- VCD cover
- Directed by: Thamarai Sendhoorpandi
- Produced by: Ernavoor A. Narayanan A.S. Kandhan
- Starring: Livingston Devayani
- Cinematography: Raja Rajan
- Edited by: M.P. Ravichandran
- Music by: Sagithya
- Release date: 19 July 2002;
- Country: India
- Language: Tamil

= Guruvamma =

2002 film by Thamarai Sendhoorapandi

Guruvamma is a 2002 Indian Tamil-language drama film directed by Thamarai Sendhoorapandi. The film stars Livingston and Devayani, with Manivannan, Senthil, Vadivukkarasi and Pasi Sathya in supporting roles. It was released on 19 July 2002, and won the Tamil Nadu State Film Award for Best Film Portraying Woman in Good Light.

==Production==
Livingston and Devayani worked with each other four times in quick succession in the early 2000s, after appearances together in Parthasarathy's Unakkum Enakkum Kalyanam, Benjamin's Senthalam Poove and S. P. Rajkumar's En Purushan Kuzhandhai Maadhiri (2001) though the former two did not release despite having audio launches. Scriptwriter Yosi was also a part of the project. It became one of Devayani's first films that she had dubbed for in her original voice.
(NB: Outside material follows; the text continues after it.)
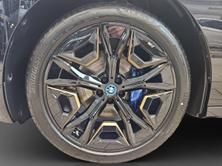 BMW iX 50, Electric, New car, Automatic - 7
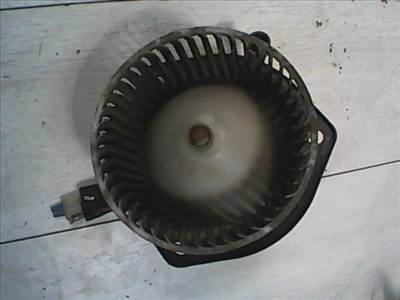 KIA PREGIO FŰTŐMOTOR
The film was directed by Thamarai Senthoorapandi who also portrayed Devayani's father.

==Soundtrack==
Lyrics were written by Arivumathi and composed by Sahitya.
- "Chembaruthi Poo" -
- "Iyya Ethukku" -
- "Koorai" -
- "Megame" - Hariharan
- "Odivantha Oothu" - P. Unnikrishnan
- "Thoda Thoda" - Tippu

==Critical reception==
Malini Mannath of Chennai Online wrote, "It was meant to depict the life of pavement dwellers, and of the trials and tribulations of one woman in particular. But the way it has turned out, it is like this group of artistes are sitting by the wayside in isolation, pretending to be pavement dwellers, putting on an accent and speaking the lingo. All very put-on and laughable". The film won the Tamil Nadu State Film Award for Best Film Portraying Woman in Good Light for 2002.